Mathilde Bedouet: A lot of kindness and nostalgia for these characters Through this film, I wanted to convey how I felt when my child's perspective on his parents collapsed. It's an important moment to understand that as you grow up, your parents are imperfect and they don't always have all the answers to life's challenges.

What was it about this story or concept that forced me to connect with you and direct the film-

The story of this film was born from a box full of video camera cassettes I found in my father's basement. A treasure chest full of memories. At the time, shooting as an individual was expensive, and many shots were cut with a big leap from one era to another, so re-viewing them was very much on most of these tapes, and we saw a vacation in Brittany with this island in the background. I was very inspired by this footage in terms of energy, styling and detail. Despite the overall joy of the holiday, I remembered it also as a moment of solitude, a period of childhood in which we find ourselves between the two worlds. The child is not part of the world and one of the adults, either. It is when we realize that we can count on ourselves alone.

What did you learn through the experience of making this film, production-wise, filmmaking-wise, creative, or on the subject-

At the beginning of the process, I wanted to use these archives themselves in the film, but I thought it was my storytelling approach. I realized that it offers a limit to the team. I decided to keep the footage as a kind of guardian spirit while writing a new fiction deeply inspired by these videos. I not only shot the actors and the whole story, based on my memory, but also pushed the dramaturgy a bit more.

Another big realization was that my use of the rotoscope takes a very long time - more than 5,000 drawings. But when the film is redrawn, I'm sure that the actor's acting will bring a lot to the final emotion, so I still use this technique to project more.I've had a lot of fun through the production of the film. I loved going from a very pleasant, collective energy during filming to a more meditative and lonely period during the drawing phase. I also learned how important it is to be well surrounded and how lucky it is to have such a producer. Finally, the film is made up of the talent that each person brings to the project, and I think it's great to think that if someone goes missing, everything collapses.

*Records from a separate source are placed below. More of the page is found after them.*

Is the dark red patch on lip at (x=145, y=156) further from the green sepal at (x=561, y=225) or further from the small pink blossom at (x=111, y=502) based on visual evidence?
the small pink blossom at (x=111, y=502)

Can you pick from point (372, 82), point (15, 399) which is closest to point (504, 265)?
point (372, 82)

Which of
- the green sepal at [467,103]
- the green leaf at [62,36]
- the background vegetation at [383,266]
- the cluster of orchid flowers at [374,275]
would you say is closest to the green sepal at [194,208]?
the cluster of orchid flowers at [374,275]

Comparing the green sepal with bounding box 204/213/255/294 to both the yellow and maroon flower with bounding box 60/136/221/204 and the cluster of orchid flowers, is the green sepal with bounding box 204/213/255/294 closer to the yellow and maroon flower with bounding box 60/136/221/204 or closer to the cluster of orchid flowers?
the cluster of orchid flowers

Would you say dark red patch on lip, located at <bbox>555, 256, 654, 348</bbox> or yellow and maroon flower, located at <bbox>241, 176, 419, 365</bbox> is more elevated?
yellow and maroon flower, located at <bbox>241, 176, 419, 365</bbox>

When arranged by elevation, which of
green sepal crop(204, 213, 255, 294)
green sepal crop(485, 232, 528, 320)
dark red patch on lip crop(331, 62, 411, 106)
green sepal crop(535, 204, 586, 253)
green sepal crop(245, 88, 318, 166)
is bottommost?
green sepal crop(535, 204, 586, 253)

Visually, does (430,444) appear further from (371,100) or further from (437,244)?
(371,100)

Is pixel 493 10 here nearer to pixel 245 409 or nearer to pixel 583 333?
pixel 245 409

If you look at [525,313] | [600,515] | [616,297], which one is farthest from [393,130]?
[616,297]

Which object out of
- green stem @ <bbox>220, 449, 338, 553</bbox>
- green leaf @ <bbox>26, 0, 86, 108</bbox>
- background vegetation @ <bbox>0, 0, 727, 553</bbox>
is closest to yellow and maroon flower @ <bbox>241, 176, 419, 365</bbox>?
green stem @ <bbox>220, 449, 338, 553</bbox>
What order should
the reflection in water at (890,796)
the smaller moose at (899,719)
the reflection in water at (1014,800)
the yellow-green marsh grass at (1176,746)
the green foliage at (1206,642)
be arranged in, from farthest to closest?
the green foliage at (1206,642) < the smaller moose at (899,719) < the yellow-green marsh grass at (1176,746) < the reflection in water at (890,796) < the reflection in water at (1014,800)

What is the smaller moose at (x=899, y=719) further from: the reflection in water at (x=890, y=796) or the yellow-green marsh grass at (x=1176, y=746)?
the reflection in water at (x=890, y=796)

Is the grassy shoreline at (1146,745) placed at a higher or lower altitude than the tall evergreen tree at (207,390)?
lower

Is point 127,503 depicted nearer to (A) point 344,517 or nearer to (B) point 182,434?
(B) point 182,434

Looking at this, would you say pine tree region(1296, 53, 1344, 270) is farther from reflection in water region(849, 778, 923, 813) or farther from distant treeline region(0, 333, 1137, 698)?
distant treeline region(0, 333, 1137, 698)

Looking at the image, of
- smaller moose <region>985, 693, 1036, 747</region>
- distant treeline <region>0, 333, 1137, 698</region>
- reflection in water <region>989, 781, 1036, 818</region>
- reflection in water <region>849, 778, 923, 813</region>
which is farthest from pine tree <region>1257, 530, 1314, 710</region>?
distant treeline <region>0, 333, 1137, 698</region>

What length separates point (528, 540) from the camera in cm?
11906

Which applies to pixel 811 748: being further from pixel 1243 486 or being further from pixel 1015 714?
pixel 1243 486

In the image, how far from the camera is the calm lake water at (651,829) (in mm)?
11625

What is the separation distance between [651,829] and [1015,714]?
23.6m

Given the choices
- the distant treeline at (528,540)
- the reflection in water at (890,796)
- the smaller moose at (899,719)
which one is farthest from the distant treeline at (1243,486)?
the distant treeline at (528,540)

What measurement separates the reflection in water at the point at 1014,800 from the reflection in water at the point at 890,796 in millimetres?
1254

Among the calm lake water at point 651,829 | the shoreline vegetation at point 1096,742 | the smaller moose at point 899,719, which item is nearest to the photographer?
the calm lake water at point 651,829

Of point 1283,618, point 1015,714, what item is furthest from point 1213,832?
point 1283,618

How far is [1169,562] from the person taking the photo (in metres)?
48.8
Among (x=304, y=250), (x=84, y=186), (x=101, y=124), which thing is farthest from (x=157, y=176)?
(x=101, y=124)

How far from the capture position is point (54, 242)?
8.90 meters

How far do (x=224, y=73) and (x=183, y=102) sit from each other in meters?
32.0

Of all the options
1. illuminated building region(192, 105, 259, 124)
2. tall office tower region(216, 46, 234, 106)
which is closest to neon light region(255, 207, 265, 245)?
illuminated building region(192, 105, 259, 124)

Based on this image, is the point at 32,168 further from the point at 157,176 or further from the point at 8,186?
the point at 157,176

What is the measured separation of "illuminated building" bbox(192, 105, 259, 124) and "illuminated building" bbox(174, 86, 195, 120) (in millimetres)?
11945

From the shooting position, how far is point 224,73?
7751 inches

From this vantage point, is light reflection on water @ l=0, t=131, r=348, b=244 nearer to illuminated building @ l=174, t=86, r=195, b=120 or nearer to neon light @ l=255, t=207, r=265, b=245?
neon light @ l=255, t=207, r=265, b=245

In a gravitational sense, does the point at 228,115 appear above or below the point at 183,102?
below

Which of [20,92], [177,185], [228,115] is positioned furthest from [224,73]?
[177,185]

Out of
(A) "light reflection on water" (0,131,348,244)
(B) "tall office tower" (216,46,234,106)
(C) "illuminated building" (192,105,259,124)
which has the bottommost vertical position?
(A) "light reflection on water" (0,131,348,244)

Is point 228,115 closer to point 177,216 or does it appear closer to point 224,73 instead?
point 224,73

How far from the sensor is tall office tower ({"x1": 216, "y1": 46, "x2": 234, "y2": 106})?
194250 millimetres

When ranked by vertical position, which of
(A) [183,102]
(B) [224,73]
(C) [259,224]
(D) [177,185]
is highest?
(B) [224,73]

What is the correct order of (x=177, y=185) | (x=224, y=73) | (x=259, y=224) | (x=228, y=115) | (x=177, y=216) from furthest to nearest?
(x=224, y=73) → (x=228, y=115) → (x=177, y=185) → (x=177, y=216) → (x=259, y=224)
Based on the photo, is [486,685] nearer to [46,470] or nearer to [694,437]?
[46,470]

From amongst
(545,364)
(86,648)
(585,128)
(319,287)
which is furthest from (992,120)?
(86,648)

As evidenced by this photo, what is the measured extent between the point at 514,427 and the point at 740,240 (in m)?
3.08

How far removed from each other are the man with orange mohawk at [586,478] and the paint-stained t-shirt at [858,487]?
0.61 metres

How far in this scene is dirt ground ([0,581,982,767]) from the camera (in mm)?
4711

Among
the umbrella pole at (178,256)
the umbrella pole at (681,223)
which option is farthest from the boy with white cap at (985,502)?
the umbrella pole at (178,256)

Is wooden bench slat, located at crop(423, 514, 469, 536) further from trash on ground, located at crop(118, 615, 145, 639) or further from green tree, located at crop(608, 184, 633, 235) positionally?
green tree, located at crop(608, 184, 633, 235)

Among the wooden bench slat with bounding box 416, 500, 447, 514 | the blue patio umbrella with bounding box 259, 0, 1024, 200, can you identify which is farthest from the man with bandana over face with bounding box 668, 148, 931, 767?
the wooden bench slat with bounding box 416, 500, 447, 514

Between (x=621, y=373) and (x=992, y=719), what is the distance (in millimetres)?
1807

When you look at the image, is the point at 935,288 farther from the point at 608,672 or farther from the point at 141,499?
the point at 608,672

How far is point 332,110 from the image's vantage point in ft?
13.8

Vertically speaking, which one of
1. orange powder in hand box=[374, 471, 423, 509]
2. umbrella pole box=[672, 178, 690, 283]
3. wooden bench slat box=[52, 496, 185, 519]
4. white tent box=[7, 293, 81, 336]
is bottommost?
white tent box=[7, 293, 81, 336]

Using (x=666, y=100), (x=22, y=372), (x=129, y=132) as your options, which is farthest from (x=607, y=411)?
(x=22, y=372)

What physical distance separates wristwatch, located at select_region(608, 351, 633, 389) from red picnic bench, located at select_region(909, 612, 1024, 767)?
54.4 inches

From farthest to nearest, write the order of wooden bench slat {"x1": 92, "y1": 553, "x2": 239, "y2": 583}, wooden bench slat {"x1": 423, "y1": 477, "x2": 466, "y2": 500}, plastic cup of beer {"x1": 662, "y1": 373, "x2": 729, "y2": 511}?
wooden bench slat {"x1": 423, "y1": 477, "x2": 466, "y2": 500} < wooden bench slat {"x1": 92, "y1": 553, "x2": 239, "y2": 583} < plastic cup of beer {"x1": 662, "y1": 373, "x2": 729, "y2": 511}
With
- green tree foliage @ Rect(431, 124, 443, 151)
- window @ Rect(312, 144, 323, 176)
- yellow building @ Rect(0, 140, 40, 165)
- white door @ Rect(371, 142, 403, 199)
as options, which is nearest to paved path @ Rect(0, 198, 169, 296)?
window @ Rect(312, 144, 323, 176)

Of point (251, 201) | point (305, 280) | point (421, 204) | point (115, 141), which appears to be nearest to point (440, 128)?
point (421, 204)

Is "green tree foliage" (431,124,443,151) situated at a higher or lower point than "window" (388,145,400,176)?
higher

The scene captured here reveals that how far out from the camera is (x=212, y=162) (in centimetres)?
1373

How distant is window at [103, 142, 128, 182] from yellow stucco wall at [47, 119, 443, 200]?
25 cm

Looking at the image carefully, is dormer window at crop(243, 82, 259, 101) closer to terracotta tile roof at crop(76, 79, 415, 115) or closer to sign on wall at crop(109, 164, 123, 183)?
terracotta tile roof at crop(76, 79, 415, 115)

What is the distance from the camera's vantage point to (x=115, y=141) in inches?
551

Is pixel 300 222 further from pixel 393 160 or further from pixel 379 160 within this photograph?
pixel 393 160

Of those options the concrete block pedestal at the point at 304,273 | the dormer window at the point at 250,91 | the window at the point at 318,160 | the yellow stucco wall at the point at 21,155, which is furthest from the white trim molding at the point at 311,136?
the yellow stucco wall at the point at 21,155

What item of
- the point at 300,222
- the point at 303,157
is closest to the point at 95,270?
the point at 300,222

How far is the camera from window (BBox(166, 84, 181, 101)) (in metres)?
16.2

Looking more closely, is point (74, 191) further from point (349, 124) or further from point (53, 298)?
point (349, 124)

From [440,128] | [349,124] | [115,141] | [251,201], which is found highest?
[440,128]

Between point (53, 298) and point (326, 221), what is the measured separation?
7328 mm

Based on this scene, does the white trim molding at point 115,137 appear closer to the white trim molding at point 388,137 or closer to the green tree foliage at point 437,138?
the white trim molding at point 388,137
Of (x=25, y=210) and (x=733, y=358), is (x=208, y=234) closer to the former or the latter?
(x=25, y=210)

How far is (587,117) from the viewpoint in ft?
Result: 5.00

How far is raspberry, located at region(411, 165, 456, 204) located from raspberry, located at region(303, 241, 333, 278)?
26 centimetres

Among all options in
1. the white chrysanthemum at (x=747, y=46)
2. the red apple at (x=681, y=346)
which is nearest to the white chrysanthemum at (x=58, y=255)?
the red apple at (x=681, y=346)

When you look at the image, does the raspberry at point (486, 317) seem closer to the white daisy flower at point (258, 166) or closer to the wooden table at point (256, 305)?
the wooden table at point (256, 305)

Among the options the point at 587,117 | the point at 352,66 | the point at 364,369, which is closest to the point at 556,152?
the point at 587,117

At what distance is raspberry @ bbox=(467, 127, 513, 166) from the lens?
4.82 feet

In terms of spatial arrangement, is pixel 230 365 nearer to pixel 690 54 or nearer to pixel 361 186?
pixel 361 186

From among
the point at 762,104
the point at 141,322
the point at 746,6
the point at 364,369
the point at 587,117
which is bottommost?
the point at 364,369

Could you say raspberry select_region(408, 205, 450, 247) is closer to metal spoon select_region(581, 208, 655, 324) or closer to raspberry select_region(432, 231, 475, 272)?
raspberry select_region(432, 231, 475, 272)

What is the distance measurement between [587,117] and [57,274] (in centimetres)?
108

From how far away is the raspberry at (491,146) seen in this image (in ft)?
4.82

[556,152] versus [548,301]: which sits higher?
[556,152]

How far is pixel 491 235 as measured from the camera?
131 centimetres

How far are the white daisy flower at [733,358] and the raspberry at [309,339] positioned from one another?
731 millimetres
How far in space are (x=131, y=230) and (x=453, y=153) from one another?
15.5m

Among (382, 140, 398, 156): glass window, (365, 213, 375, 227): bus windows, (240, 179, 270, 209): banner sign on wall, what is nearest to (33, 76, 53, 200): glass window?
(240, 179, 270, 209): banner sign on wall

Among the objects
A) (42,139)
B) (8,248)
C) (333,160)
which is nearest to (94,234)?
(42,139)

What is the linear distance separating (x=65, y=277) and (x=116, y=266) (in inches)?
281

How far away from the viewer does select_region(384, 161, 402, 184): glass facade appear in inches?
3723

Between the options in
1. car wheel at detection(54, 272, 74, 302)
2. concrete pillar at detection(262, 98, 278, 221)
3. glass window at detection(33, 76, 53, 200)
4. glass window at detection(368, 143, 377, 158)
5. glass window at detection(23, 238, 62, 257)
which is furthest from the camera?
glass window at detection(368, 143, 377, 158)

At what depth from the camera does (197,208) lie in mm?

Can you explain how you developed a visual approach to cinema - why did you settle for this style/technique-

I used rotoscope animation I wanted to use this process to capture all the humanity of the actors, their acting, their spontaneity, their voices. To draw the film, I chose a limited range of colors to create harmony in the whole story. Used a palette of bright colors with colored pencils reminiscent of holidays and childhood.

White also takes up a lot of space in the film; it's about wanting to talk about somehow forgotten memories, and therefore fragmented images. In that sense, using white allows viewers to project their memories into movies or off-screen space.